◆ **WHAT THIS TASK INVOLVES**
Report each line of the data below that contains the word "window", copying every such line in full.

|---|

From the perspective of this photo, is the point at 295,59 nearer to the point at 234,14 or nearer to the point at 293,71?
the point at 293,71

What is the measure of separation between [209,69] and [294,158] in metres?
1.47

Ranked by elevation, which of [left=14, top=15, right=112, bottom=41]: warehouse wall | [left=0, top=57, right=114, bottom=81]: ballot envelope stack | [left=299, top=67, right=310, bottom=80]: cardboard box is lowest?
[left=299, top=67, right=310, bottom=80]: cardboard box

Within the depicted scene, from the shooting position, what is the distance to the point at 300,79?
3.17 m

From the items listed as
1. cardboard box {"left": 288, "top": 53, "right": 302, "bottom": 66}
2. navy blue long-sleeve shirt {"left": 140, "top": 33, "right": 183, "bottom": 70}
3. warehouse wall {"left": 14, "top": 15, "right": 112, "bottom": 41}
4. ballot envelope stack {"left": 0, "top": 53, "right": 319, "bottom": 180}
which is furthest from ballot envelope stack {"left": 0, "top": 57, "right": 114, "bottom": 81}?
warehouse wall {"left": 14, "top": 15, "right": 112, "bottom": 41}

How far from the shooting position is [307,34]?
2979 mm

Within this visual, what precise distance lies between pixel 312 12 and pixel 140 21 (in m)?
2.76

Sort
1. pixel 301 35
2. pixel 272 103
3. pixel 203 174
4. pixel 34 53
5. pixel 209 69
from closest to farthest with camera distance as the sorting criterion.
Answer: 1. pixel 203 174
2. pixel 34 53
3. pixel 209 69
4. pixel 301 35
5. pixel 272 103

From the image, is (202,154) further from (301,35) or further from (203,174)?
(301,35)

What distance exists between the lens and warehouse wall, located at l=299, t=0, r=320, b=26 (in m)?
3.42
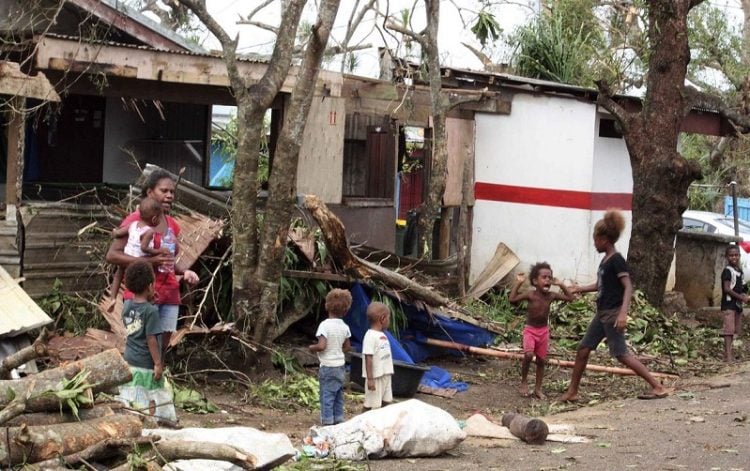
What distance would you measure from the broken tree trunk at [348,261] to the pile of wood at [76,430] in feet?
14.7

|---|

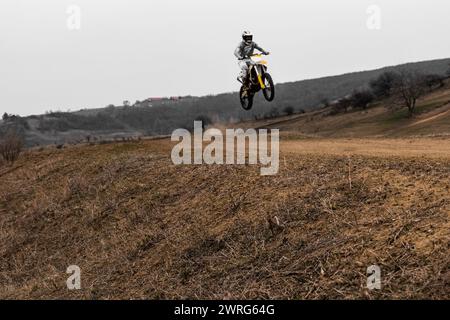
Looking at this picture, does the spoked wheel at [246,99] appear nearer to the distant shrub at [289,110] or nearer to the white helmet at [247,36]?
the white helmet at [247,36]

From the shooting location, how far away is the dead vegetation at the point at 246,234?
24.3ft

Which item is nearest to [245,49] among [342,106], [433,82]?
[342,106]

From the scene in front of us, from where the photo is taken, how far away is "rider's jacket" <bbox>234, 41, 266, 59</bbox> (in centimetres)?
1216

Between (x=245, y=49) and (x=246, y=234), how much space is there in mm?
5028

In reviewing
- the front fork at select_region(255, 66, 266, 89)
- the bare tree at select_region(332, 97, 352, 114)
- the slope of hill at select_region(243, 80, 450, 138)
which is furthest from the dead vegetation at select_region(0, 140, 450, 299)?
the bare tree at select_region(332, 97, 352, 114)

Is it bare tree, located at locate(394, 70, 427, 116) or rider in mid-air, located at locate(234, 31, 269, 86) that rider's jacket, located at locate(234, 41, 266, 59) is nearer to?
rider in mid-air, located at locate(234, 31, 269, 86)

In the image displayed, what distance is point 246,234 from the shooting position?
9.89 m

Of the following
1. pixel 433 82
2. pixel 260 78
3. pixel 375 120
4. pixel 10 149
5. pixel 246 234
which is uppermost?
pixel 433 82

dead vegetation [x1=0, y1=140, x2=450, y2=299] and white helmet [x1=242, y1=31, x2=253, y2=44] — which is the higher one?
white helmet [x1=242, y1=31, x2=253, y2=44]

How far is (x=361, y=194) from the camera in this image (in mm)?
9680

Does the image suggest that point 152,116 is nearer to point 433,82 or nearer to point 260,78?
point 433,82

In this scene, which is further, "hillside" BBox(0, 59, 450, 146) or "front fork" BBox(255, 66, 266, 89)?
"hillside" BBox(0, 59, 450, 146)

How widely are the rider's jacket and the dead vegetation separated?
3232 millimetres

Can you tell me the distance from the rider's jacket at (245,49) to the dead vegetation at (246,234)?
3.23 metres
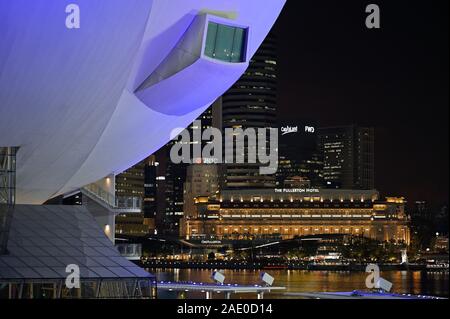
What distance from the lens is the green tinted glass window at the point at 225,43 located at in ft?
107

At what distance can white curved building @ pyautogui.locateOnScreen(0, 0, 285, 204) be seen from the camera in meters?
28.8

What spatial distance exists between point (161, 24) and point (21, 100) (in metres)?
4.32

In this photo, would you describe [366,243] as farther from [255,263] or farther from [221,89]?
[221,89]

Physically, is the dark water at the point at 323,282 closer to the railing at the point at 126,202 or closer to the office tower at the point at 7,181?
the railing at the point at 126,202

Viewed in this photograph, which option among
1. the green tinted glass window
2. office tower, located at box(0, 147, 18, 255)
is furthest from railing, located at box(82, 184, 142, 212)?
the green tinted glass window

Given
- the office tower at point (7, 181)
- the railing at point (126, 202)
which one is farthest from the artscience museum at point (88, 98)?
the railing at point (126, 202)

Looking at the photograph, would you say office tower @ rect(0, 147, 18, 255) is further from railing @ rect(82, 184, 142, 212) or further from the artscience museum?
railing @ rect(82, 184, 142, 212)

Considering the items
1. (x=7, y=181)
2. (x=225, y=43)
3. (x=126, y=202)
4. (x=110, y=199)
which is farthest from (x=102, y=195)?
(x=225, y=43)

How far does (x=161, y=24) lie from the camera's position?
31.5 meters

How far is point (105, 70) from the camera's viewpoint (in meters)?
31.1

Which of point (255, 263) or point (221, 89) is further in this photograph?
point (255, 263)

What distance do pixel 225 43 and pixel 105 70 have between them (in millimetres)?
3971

|---|

◆ **EXERCISE OUTPUT**
What distance from the lens is the green tinted glass window at the point at 225,43 located at in ft?
1. the green tinted glass window
the green tinted glass window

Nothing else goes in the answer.